Sunday at 10 am, Becky Martinez, an instructional coach at Denver’s Bruce Randolph School, will take the stage at Rockefeller Center in New York City as a participant in a national Teacher Town Hall, hosted by NBC’s Brian Williams and covered live by the network.
This will be her second year participating in the event, and it comes fresh off her first visit to the White House, where she was named a Champion of Change for her work at Bruce Randolph.
Martinez says she knows she will be asked about DPS’s new metrics for measuring teacher effectiveness, but she says such questions beg a more important question:
“I have my own question for teachers, leaders, and policymakers participating in the summit. Before the rest of the nation begins designing and launching new ways to measure teacher effectiveness, what exactly is it that our public education system should be effective at accomplishing?” she asks.
What she says impoverished students need as much as academic achievement, are the skills to advocate for themselves in a world that is tilted against the poor–and especially against poor people of color.
“What do I think our public education system should be effective at accomplishing? I think our students deserve a system that effectively prepares them for college and a 21st century job, but also gives our impoverished students from historically oppressed and marginalized families the advocacy and diplomatic communication skills they need to become peaceful activists navigating the power dynamics and conflicts that impede their access to opportunity. Before this is possible, however, we must recognize that the importance of the latter is not inherently in the minds of the teachers, school leaders, and policymakers who grew up without needing these skills.
Until we find a way to effectively teach our most struggling students both of the aforementioned skill sets, we will continue to watch their frustrations escalate into destructive and often violent efforts to retaliate against an unfair world. We cannot make the world fair, but we can teach students drowning in the most unfair of circumstances how to peacefully navigate the injustices impacting their lives.”
She says that while test scores and academic success is important, so is helping kids to gain self confidence and the sense that they can create a good life for themselves–and that, she says, is hard to measure in a standardized test.
She writes:
When designing our education systems and curricula, we must consider the entire scope of students’ lives: the skills they need in academics, as well as the skills needed by our most vulnerable students to conquer the violence, oppression, and marginalization that impede success for even the most academically proficient among them.
Martinez is featured on the White House’s Champions of Change web site, where we found this video of her talking about what it means to empower a young person to find their place in the world.
Martinez was invited to the White House earlier this year to meet with educational advisers. She says going to the White House and participating in events like the Town Hall help her in her job of helping other teachers do their best.
She is also a teacher fellow at the Hope Street Group, a non-profit dedicated to helping people create opportunity for people who traditionally have had little.
From the Hope Street web site:
In an Opportunity Economy, all people have fair access to markets for jobs, homes, and capital; all children have educational opportunities that allow them to fully realize their potential; and government burdens are lifted – especially for those who are just beginning to develop their earning power and build their savings.
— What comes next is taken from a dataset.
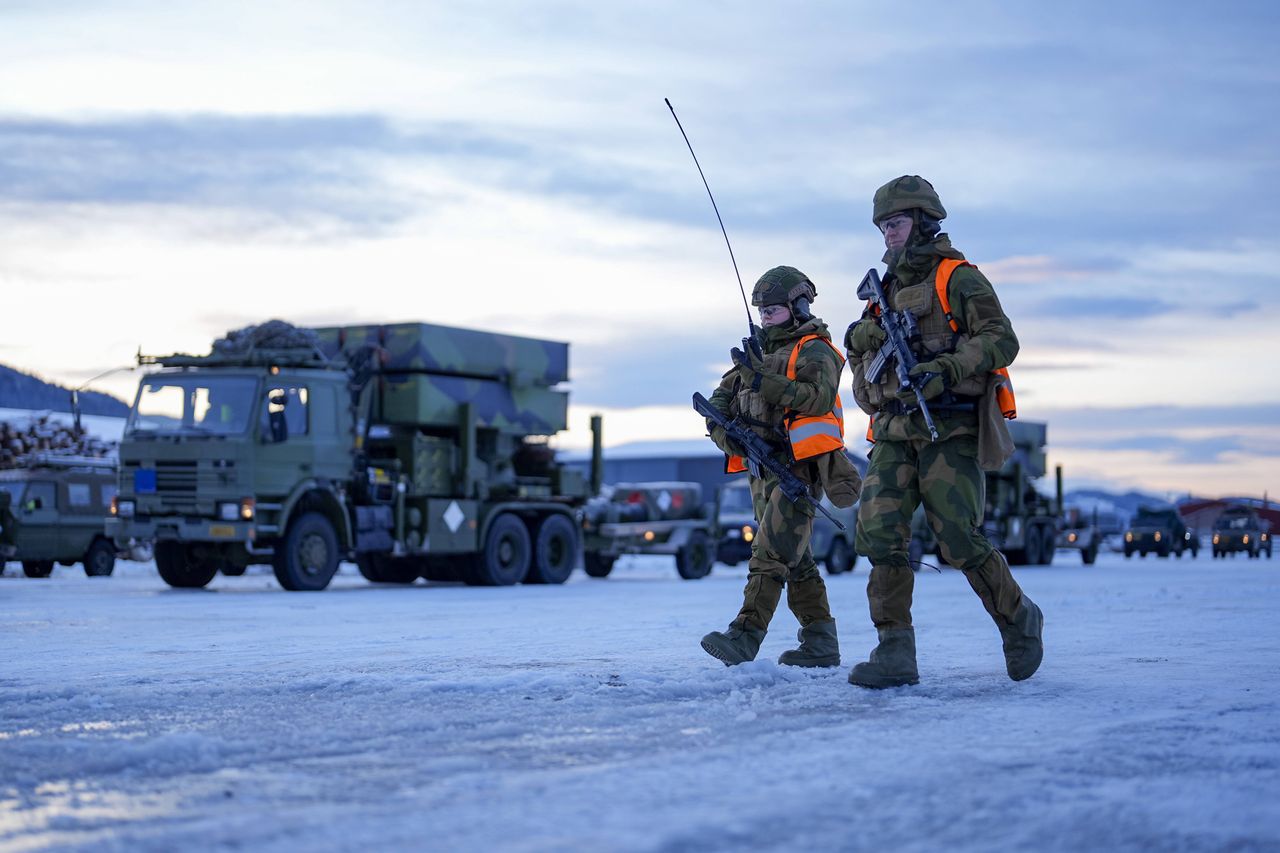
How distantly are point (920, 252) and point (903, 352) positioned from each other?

In an Opportunity Economy, people are encouraged to take risks and invest in themselves. As a result, small businesses thrive, large businesses have a workforce that is prepared to maintain their competitive edge in the global economy, and the number of families able to join the ranks of the middle class swells in size.
“At Hope Street, we try to figure out what impedes people from economic opportunity, and we’ve found two of the biggest things are education and health care. In education, having effective teachers is the biggest step toward kids having opportunities to succeed in life,” she said.
If the primary goal of schools is to get kids ready for college, Martinez said there is a fundamental disconnect with kids who are in the country without legal documentation and also with other kids who think they can’t afford college.
“Kids need academic skills. Being able to read and write well and to speak confidently can impact their success right now, whether they go to college or not,” she says.